## Supplied passage
****************
Op-ed: PFAS contamination endangers farmers’ health — a new federal program would empower them to address the crisis

When dozens of Maine farmers discovered high levels of PFAS in their soil and water, our state’s agricultural community found itself on the verge of crisis.


These “forever chemicals” pose a grave risk to our food supply and to the farmers and their families working on contaminated land.

It was clear that we needed solutions, and fast. Farmers, advocates and leaders from across the state came together to develop a statewide response to PFAS contamination. Today, Maine is the first state to launch an emergency relief fund for impacted farmers and ban the use of sludge-based fertilizers that contain these dangerous chemicals. Our state’s response has reversed a hopeless situation for so many: of the 59 farms where PFAS was initially discovered, nearly all were able to weather a safe transition with this safety net in place. Now Congress is considering a federal program modeled after Maine’s emergency relief fund. The Relief for Farmers Hit With PFAS Act would authorize grants for states to provide financial assistance to affected farmers, expand monitoring and testing, remediate PFAS, or even help farmers relocate.
****************
## Scene geometry reasoning data
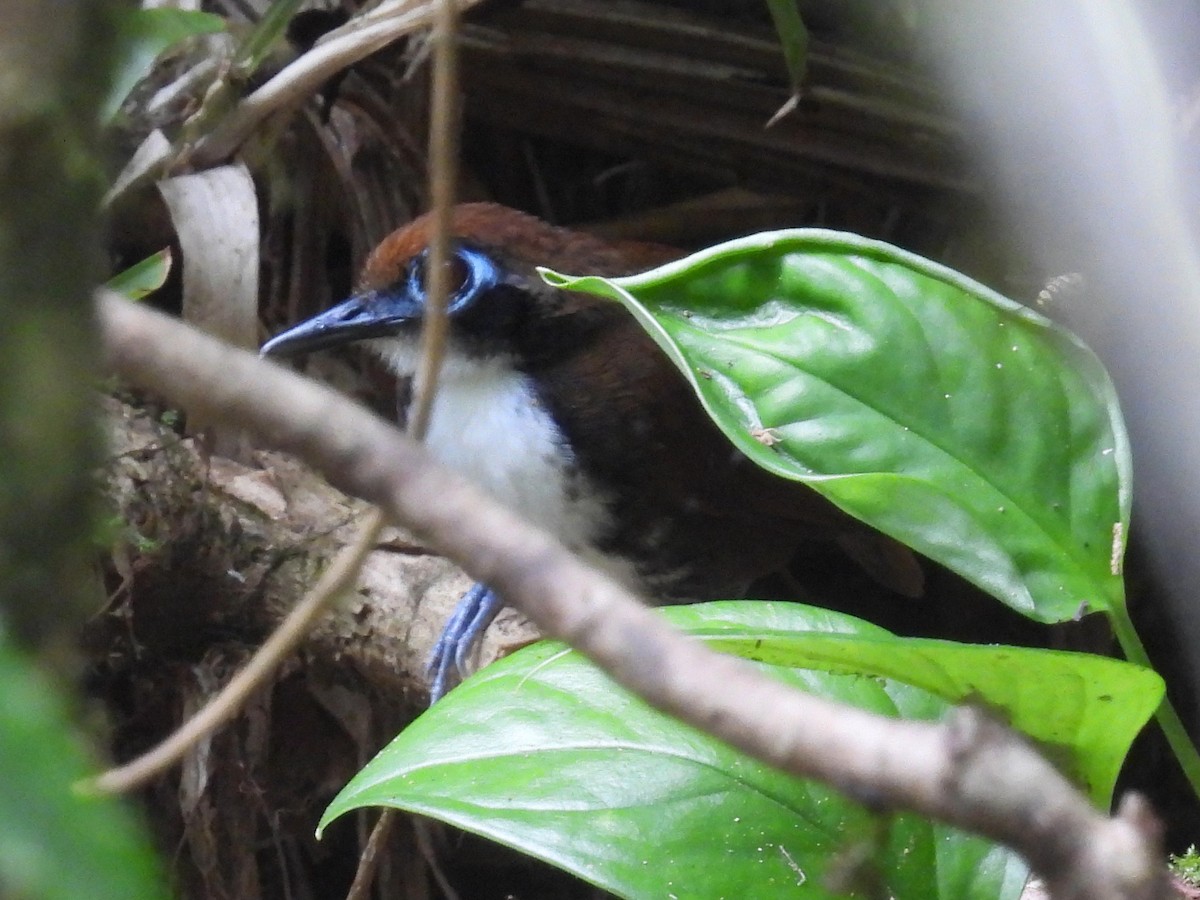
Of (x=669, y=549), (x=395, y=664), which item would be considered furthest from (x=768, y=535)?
(x=395, y=664)

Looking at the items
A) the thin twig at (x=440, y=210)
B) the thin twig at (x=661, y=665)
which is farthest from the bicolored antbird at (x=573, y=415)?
the thin twig at (x=661, y=665)

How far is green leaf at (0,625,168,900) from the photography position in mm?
198

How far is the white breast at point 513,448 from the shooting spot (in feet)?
4.99

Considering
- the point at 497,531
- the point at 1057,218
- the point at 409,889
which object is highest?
the point at 497,531

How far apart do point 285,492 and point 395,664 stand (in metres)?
0.29

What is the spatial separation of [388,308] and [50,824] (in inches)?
58.7

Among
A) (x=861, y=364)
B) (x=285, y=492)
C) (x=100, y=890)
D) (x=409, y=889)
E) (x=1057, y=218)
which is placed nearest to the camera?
(x=100, y=890)

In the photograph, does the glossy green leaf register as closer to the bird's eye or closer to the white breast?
the white breast

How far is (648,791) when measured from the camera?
2.59 feet

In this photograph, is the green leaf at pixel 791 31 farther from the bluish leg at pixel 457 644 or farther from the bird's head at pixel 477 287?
the bluish leg at pixel 457 644

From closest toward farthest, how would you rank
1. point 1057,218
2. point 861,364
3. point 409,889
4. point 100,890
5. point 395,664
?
point 100,890 → point 861,364 → point 1057,218 → point 395,664 → point 409,889

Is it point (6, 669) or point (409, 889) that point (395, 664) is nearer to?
point (409, 889)

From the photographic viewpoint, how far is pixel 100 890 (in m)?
0.20

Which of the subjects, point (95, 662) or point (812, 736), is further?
point (95, 662)
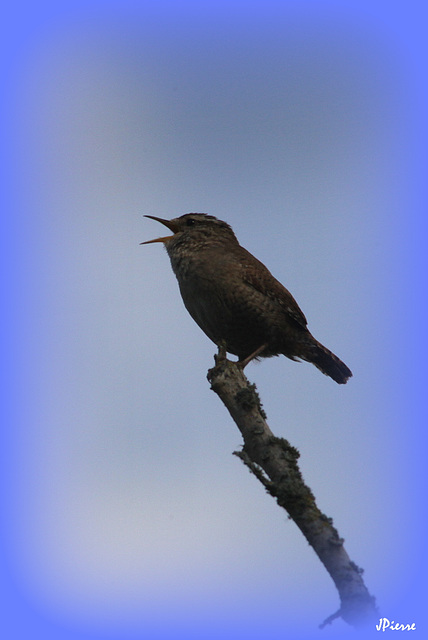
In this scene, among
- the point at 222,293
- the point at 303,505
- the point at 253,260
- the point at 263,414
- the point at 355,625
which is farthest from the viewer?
the point at 253,260

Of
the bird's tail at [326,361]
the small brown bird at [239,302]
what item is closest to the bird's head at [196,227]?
the small brown bird at [239,302]

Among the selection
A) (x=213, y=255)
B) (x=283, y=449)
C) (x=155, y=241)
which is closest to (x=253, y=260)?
(x=213, y=255)

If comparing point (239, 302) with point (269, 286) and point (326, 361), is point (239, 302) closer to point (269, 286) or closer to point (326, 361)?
point (269, 286)

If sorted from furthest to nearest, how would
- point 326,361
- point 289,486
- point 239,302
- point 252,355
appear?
point 326,361 → point 252,355 → point 239,302 → point 289,486

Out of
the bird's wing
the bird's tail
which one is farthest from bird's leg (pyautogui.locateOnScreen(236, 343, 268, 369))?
the bird's tail

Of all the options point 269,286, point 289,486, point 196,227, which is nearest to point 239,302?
point 269,286

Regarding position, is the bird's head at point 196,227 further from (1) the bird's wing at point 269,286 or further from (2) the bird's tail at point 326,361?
(2) the bird's tail at point 326,361

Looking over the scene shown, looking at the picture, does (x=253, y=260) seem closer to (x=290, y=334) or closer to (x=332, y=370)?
(x=290, y=334)
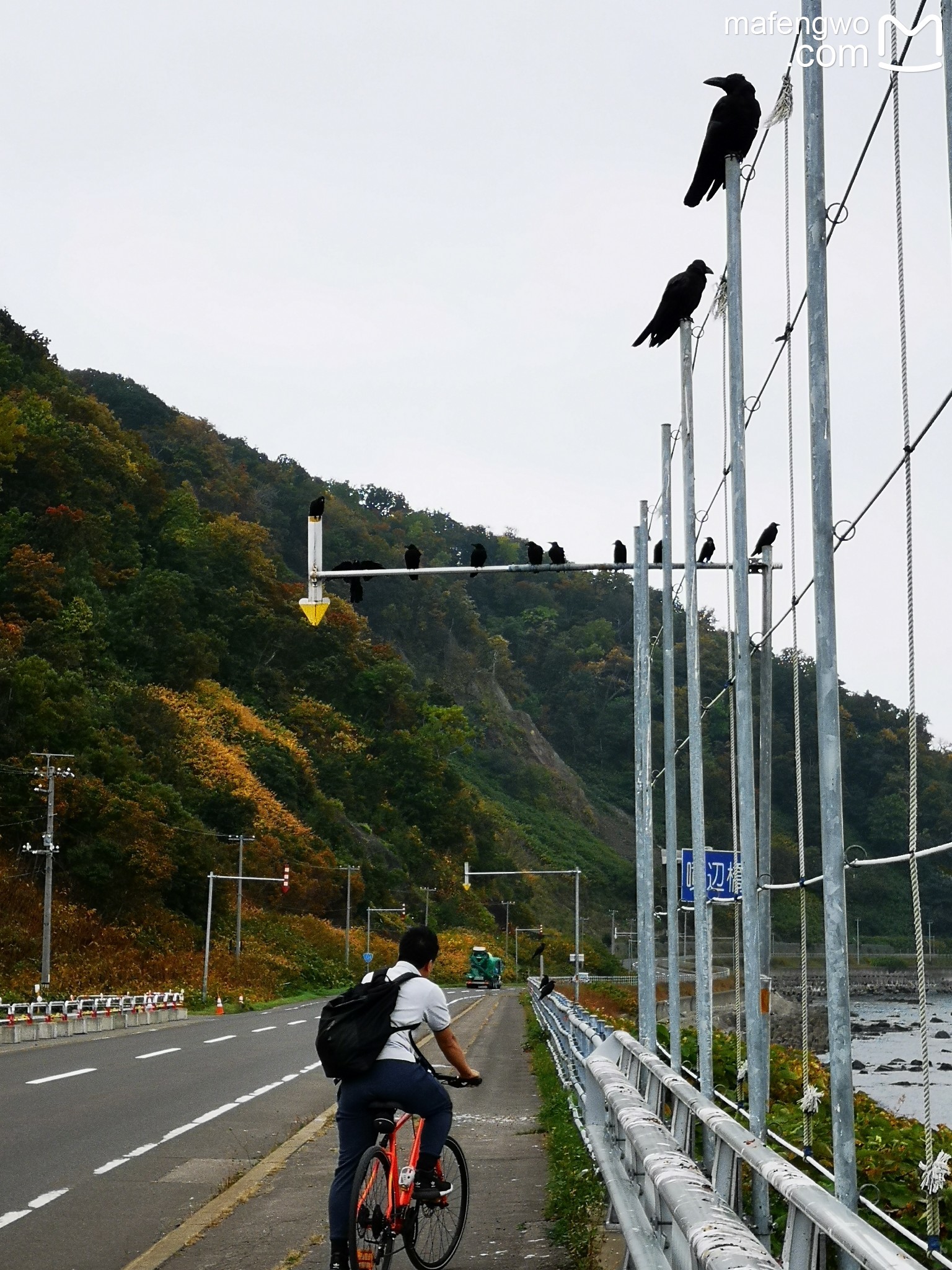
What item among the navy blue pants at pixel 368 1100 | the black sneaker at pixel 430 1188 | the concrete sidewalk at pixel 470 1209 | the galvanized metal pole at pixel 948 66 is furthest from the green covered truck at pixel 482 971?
the galvanized metal pole at pixel 948 66

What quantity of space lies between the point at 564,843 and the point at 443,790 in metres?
26.1

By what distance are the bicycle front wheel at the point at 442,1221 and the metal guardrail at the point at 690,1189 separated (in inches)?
28.3

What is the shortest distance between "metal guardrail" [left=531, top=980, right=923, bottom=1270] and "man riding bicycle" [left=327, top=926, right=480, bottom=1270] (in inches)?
31.8

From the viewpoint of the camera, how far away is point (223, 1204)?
32.6 ft

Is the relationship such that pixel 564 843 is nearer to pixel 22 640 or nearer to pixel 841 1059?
pixel 22 640

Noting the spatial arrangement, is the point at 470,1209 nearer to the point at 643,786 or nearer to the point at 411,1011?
the point at 411,1011

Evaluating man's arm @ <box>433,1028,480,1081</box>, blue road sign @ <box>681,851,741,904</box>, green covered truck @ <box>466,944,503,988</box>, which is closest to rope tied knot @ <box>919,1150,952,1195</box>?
man's arm @ <box>433,1028,480,1081</box>

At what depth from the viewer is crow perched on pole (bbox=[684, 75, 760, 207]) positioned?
389 inches

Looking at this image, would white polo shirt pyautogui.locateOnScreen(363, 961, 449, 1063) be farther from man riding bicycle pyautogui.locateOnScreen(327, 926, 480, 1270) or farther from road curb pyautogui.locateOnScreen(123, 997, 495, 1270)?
road curb pyautogui.locateOnScreen(123, 997, 495, 1270)

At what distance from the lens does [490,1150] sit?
12992 mm

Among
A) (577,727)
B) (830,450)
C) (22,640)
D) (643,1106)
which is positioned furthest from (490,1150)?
(577,727)

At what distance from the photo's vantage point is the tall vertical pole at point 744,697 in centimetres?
906

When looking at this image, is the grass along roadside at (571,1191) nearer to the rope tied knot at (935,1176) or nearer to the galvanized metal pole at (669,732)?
the galvanized metal pole at (669,732)

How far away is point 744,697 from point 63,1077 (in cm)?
1382
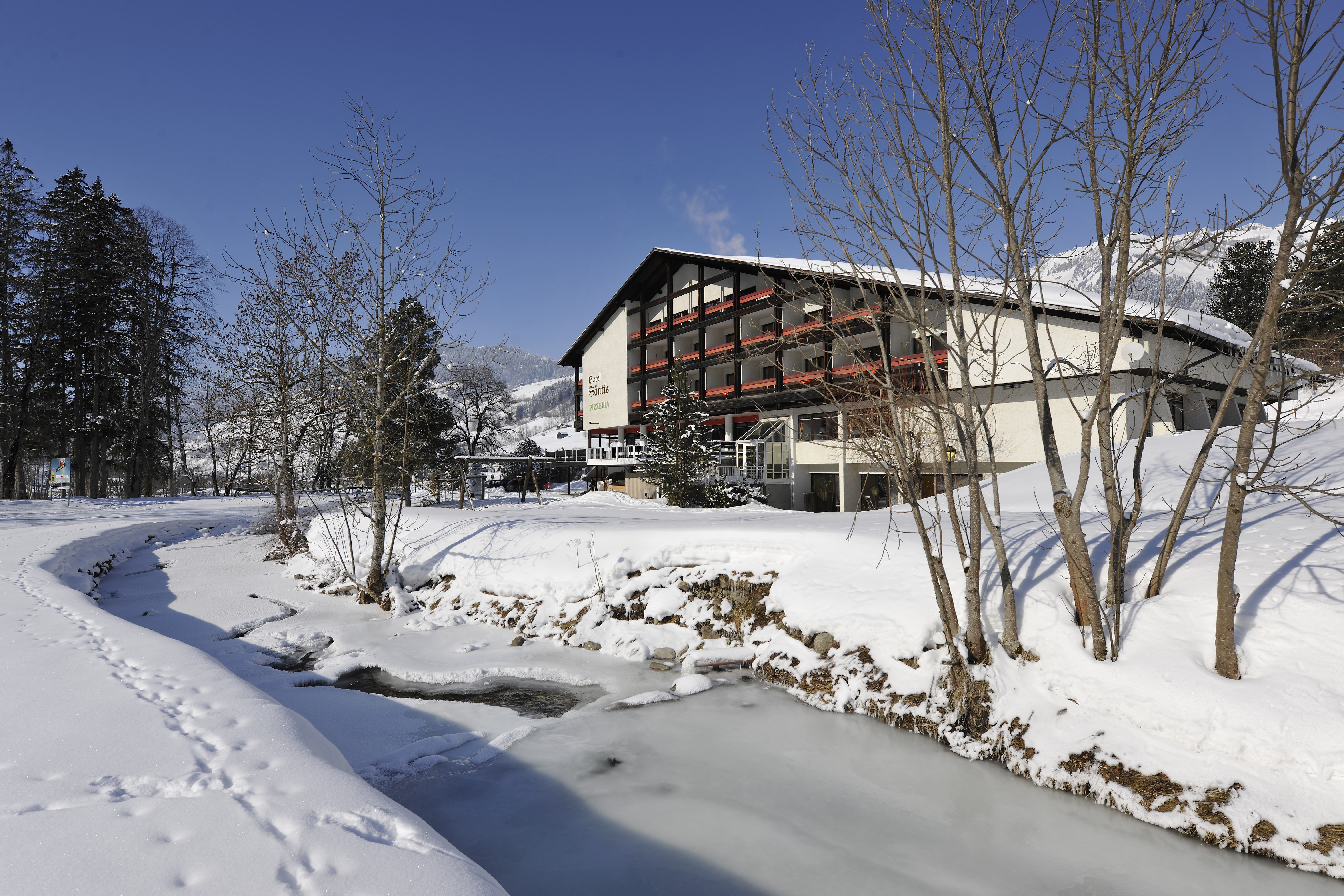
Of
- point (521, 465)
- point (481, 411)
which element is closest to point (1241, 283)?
point (521, 465)

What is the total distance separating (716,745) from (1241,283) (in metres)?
39.5

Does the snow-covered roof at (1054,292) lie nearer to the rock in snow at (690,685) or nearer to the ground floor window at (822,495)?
the rock in snow at (690,685)

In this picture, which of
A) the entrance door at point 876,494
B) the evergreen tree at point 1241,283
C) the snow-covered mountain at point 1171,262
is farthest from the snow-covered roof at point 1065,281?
the entrance door at point 876,494

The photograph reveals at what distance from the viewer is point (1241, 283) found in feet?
101

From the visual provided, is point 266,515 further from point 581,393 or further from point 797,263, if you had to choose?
point 581,393

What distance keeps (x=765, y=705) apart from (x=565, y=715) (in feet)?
7.14

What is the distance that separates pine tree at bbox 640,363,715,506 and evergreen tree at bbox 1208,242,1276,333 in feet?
****************
Reproduce word for word the portion of the PFAS op-ed that starts with the words containing "It was clear" and finishes with "help farmers relocate.".

## Reply
It was clear that we needed solutions, and fast. Farmers, advocates and leaders from across the state came together to develop a statewide response to PFAS contamination. Today, Maine is the first state to launch an emergency relief fund for impacted farmers and ban the use of sludge-based fertilizers that contain these dangerous chemicals. Our state’s response has reversed a hopeless situation for so many: of the 59 farms where PFAS was initially discovered, nearly all were able to weather a safe transition with this safety net in place. Now Congress is considering a federal program modeled after Maine’s emergency relief fund. The Relief for Farmers Hit With PFAS Act would authorize grants for states to provide financial assistance to affected farmers, expand monitoring and testing, remediate PFAS, or even help farmers relocate.